Murakami on Ideology’s Hollowness

Wednesday

 In yesterday’s discussion of Haruki Murakami’s Kafka on the Shore, my students seized upon a diatribe against narrow-minded ideologues. In the novel, Murakami mentions leftwing radicals who kill a fellow student, but if he were looking at America today, he might well call out Trump followers who believe whatever he tells them and Congressional Republicans who mindlessly repeat “tax cuts,” “repeal and replace,” and “second amendment rights.”

Such slogans and talking points have nothing to do with living and breathing human beings. Crafted to trigger a Pavlovian reaction, they circumvent rational thought and human empathy, going straight to the reptilian brain. Oshima, a trans librarian, cites T. S. Eliot as he calls them out:

[W]hat disgusts me…are people who have no imagination. The kind T. S. Eliot calls hollow men. People who fill up that lack of imagination with heartless bits of straw, not even aware of what they’re doing. Callous people who throw a lot of empty words at you, trying to force you to do what you don’t want to…

 And further on:

Those are exactly the kind of people who murdered Miss Saeki’s childhood sweetheart. Narrow minds devoid of imagination. Intolerance, theories cut off from reality, empty terminology, usurped ideals, inflexible systems. Those are the things that really frighten me. What I absolutely fear and loathe. Of course it’s important to know what’s right and what’s wrong. Individual errors in judgment can usually be corrected. As long as you have the courage to admit mistakes, things can be turned around. But intolerant, narrow minds with no imagination are like parasites that transform the host, change form, and continue to thrive. They’re a lost cause, and I don’t want anyone like that coming in here.
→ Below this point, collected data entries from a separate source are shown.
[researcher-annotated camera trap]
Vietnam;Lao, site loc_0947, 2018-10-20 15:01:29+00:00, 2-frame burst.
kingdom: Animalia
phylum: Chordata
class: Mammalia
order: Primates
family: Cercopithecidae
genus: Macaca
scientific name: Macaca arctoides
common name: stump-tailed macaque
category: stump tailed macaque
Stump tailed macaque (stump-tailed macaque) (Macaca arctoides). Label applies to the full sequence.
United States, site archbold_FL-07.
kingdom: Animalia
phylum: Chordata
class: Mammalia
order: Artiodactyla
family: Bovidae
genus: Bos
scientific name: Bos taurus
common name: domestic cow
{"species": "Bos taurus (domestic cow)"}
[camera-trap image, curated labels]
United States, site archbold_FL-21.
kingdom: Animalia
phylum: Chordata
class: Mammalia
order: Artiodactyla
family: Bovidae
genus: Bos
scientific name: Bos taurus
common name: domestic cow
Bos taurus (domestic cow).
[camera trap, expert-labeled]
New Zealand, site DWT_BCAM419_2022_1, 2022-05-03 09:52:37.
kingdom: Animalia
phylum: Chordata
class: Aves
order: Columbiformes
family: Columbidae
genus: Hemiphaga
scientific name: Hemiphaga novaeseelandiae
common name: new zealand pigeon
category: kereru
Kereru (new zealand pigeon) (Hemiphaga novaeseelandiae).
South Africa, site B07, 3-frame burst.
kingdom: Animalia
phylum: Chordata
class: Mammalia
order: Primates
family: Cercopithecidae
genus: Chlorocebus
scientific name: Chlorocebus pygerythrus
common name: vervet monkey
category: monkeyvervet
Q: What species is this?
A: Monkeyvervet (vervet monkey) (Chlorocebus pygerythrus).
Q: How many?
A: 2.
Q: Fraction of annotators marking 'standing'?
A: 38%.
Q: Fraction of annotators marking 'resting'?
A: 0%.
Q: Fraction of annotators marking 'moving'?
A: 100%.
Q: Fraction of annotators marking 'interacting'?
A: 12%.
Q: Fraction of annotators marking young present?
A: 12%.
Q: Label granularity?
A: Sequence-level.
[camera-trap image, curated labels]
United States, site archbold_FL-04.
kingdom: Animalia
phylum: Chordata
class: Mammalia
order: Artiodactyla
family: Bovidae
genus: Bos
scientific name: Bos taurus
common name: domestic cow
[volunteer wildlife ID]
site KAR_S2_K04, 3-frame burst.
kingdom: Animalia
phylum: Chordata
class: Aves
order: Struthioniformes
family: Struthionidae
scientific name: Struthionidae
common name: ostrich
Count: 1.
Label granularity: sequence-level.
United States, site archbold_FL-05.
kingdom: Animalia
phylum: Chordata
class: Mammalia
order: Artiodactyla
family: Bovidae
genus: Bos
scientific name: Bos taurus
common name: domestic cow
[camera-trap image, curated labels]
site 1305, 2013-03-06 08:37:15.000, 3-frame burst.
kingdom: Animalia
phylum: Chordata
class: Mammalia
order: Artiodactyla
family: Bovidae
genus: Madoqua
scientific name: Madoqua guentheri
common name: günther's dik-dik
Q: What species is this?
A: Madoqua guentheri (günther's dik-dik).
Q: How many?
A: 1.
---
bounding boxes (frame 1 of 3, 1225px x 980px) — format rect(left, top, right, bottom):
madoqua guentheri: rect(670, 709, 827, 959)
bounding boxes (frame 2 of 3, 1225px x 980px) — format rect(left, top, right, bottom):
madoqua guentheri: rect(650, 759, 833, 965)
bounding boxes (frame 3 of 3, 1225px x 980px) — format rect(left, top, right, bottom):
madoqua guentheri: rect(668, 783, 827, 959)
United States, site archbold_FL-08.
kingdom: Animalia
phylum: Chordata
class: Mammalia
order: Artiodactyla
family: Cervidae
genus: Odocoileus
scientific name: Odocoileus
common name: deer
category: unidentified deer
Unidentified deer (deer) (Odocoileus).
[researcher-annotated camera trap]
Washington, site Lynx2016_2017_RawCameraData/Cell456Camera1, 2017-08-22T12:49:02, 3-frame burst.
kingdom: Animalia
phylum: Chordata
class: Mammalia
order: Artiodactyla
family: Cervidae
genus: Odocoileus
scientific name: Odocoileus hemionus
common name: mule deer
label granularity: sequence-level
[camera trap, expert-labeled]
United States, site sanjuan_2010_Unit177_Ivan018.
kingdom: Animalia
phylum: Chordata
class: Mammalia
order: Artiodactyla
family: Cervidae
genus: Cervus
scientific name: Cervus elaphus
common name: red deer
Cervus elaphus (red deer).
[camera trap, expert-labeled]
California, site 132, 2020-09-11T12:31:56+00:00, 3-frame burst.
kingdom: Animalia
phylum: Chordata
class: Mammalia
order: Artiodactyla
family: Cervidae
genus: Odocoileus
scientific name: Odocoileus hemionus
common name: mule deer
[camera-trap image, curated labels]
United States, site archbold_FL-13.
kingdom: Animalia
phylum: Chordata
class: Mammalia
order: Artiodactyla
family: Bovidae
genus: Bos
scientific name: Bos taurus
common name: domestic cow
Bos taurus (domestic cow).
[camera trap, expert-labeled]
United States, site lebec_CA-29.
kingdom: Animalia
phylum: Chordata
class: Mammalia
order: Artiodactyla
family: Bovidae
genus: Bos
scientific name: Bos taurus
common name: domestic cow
 Oshima may be able to keep such people out of his library, but they are feeding upon and transforming our society. It takes strong and healthy minds to stand up to them.

Further thought: Conservative David Brooks making Oshima’s point in a recent New York Times column:

To be a moderate is to be at war with idolatry. It’s to believe that we become free as we multiply and balance our attachments.